Il successo della ricostruzione immanentista di Harari dipende anche dalla forza che tale visione è andata progressivamente acquisendo in una società secolarizzata, nella quale il progresso tecnico-scientifico è stato ideologicamente impiegato a sostegno tanto del materialismo quanto del riduzionismo, sia ontologico che antropologico. La capacità di dominio che l’essere umano ha assunto nei confronti del mondo e di sé stesso, apparente o reale che sia, è tale da confermarlo nell’ipotesi di una completa autosufficienza. Un tempo le divinità sembravano l’unica risorsa disponibile per affrontare le potenze della natura, la malattia, le epidemie, ecc. con risultati, a dire il vero, non sempre convincenti. A tale impostazione arcaica viene opposta, in modo dialettico e sostitutivo, l’idea di una tecno-scienza capace di liberare l’uomo dai suoi mali, dai suoi limiti e dalle sue incompiutezze, anche esistenziali. A proposito delle piaghe che hanno costellato la storia dei Sapiens – carestie, pestilenze e guerre – Harari afferma in modo esplicito che oggi «non abbiamo bisogno di pregare alcun dio o santo che ce ne liberi» (p. 8).

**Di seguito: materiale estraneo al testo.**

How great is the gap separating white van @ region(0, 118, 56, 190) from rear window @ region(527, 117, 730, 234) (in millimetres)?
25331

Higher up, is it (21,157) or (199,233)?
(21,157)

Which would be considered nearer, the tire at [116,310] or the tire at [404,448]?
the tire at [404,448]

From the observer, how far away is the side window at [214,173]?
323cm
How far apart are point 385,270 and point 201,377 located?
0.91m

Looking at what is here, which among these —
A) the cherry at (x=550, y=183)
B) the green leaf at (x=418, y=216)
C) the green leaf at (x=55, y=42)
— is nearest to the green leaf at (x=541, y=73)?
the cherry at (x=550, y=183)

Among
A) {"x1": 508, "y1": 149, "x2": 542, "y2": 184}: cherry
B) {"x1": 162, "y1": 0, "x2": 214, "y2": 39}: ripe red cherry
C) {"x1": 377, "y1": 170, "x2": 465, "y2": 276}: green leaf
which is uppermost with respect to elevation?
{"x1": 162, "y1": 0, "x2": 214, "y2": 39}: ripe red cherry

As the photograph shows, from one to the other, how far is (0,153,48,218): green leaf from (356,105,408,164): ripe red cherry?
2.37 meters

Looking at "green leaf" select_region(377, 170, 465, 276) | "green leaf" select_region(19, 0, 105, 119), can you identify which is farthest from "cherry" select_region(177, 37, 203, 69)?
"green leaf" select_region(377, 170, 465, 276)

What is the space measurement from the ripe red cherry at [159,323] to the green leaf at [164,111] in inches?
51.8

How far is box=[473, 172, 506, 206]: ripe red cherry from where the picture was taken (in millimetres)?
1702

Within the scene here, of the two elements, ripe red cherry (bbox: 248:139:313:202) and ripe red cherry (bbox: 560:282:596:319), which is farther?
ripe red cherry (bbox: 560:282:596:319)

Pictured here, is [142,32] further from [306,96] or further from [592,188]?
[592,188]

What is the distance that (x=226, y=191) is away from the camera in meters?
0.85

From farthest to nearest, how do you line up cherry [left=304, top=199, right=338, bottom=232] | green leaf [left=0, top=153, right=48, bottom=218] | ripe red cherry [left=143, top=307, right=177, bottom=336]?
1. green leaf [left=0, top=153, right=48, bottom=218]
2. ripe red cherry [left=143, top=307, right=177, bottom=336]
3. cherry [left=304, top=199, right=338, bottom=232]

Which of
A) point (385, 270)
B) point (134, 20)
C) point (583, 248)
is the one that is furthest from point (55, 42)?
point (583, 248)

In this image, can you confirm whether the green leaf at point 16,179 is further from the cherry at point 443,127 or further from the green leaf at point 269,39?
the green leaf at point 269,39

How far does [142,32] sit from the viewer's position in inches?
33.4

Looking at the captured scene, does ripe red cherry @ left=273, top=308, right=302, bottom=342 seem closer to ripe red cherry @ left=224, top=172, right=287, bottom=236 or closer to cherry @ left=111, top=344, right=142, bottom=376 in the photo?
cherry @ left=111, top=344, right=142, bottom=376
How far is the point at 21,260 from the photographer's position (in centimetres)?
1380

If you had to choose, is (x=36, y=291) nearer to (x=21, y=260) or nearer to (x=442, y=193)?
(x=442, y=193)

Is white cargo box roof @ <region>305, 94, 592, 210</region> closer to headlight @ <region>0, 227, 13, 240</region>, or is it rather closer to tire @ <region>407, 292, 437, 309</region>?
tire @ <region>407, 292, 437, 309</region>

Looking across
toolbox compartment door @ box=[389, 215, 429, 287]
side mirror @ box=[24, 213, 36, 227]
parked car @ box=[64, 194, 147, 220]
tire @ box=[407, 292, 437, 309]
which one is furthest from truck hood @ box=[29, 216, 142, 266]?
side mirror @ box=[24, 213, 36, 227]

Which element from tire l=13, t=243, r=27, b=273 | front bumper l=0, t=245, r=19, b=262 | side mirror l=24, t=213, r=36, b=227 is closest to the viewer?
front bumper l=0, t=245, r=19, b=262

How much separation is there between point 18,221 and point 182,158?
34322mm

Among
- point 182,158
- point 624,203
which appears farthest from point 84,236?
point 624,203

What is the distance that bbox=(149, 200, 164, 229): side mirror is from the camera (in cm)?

Lo sviluppo futuro delle neuro-scienze e dell’ingegneria genetica lascerebbero intravvedere una possibilità di controllo anche della parte “spirituale” del soggetto e una trasformazione da Homo sapiens a Homo deus: «È probabile che spingeremo il genere umano nel suo insieme oltre i suoi limiti. […] È probabile che il tentativo di portare a compimento il sogno umanista provochi la distruzione del genere umano» (pp. 86-87). Il Dio trascendente sarebbe così solo un residuo superfluo del passato e il futuro dell’umanità, anche con esiti drammatici, interamente nelle nostre mani. La religiosità (ridotta a tradizioni con la t minuscola) con la sua proiezione escatologica, sarebbe solo un fenomeno antropologico chiuso su stesso, senza nessun fondamento in un’alterità che trascenda l’essere umano.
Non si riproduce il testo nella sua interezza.